L'essence du propos
La souffrance est souvent un secret bien gardé, dissimulé derrière un masque de sérénité pour ne pas heurter les convenances . Pourtant, se taire est un piège : le silence fait dépérir l’âme tandis que la parole, elle, est un véritable devoir libérateur. Que l'on s'épanche devant le Créateur à l'image du roi David ou que l'on s'ouvre à un proche, briser l'isolement est le premier pas vers la guérison.
Dans l'épreuve, nos pensées peuvent devenir nos propres chaînes : plus nous ressassons notre douleur, plus elle resserre son étreinte. Pour celui qui observe la détresse d'autrui, la mission est sacrée. Il ne s'agit pas de justifier la rigueur divine comme les amis de Iyov, mais d'entrer avec humilité dans la « prison » de l'autre pour l'aider à en sortir.
Même face au suicide, cette rupture ultime des liens vitaux souvent née d'une culpabilité non résolue, l'espoir demeure. En comprenant que cette détresse est un trouble psychique et non une tare, nous pouvons œuvrer à restaurer l'amour-propre et les piliers qui soutiennent l'existence . Transformer notre rapport à la souffrance, c'est finalement choisir de vivre pleinement, à la lumière d'une vérité qui console.
Détails du chapitre
Sujets abordés
Quelle attitude devant la souffrance ?
Refuser la souffrance d'autrui
Le suicide
Un regard sur le texte
Si l’on considère le fait de dévoiler ce qui est caché comme un manque de pudeur, parler de la souffrance entre indéniablement dans ce cadre.
La souffrance personnelle est un secret que l’on tient à garder. Pensons aux masques épanouis derrière lesquels les uns et les autres dissimulent leurs blessures intimes ! Rares sont les témoins capables de voir au-delà du masque.

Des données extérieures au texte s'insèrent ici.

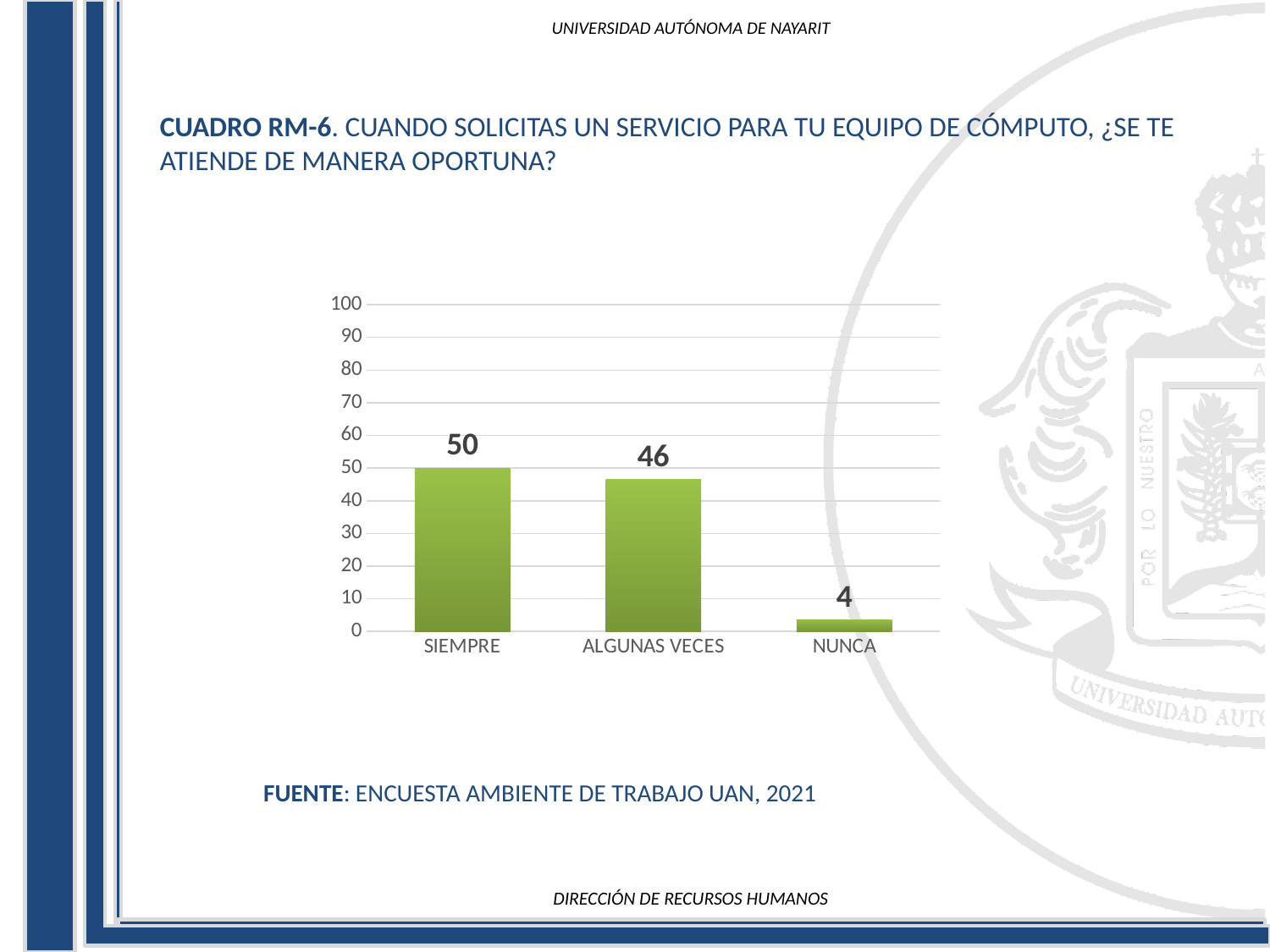
What is the difference between the values for SIEMPRE and ALGUNAS VECES? 4 Which category has the highest value? SIEMPRE What is the value for SIEMPRE? 50 What is the value for NUNCA? 4 Is the value for NUNCA greater or less than 10? less Which category has the lowest value? NUNCA How many categories are shown on the x axis? 3 Which is larger, the value for ALGUNAS VECES or the value for NUNCA? ALGUNAS VECES What is the source cited below the chart? ENCUESTA AMBIENTE DE TRABAJO UAN, 2021 What kind of chart is shown on the slide? bar chart What is the difference between the values for ALGUNAS VECES and NUNCA? 42 What is the value for ALGUNAS VECES? 46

C’est ainsi que beaucoup souffrent, parfois en silence mais souvent seuls, de blessures plus nombreuses et plus profondes que la société ne veut bien le laisser croire.
Parce que la souffrance tend à devenir un thème gênant, il nous a paru utile de l’aborder. Nous formulons le souhait que nos propos et nos conseils aident à mieux la comprendre, mais également à mieux la gérer, qu’il s’agisse de la sienne propre ou de celle d’autrui.